# PROVIDED RECORDS
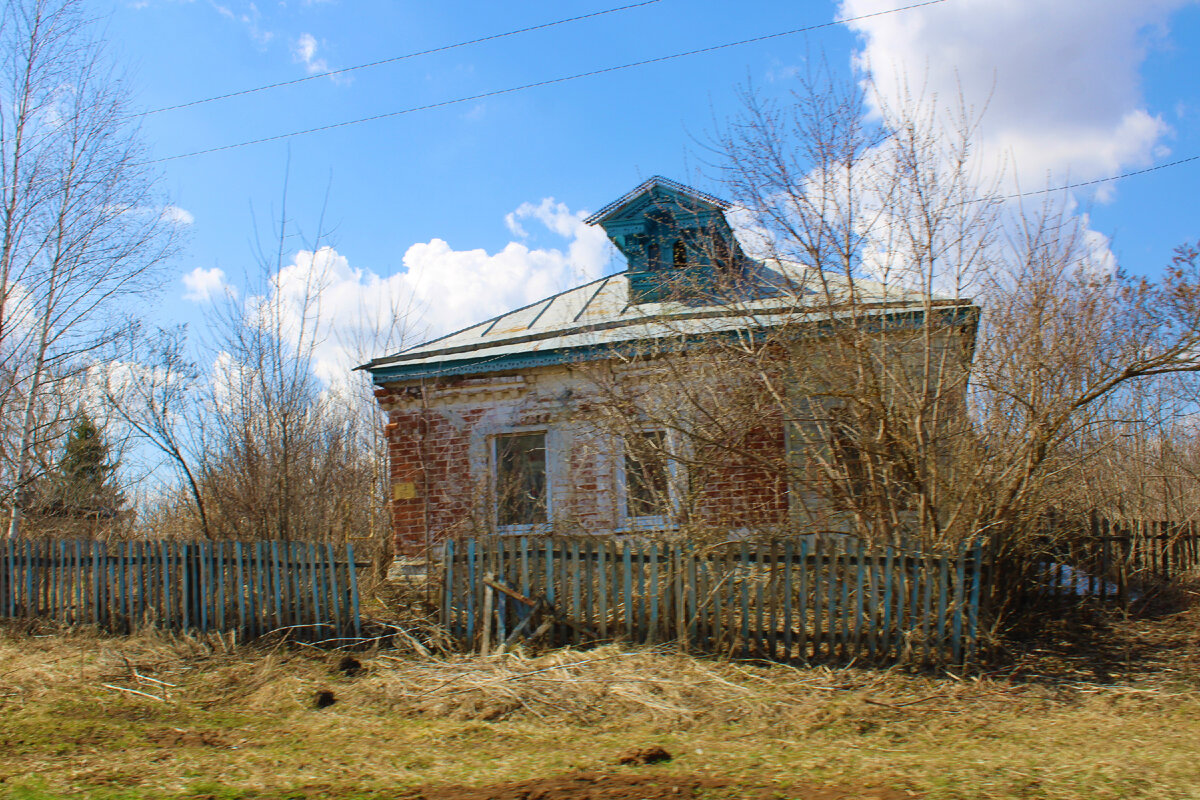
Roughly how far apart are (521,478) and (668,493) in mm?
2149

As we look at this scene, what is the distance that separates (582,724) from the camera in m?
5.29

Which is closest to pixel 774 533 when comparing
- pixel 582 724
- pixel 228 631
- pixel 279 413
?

# SHORT TASK
Copy the text of every item above word for word, leaving out the pictures.

# ANSWER FOR THE TASK
Roughly how far apart are (521,478) and (668,493) in mm?
2149

As we look at this scene, what is the distance that separates (582,724) from the camera in m?
5.29

Which is closest to pixel 774 533 when comparing
- pixel 582 724
- pixel 228 631
- pixel 279 413
?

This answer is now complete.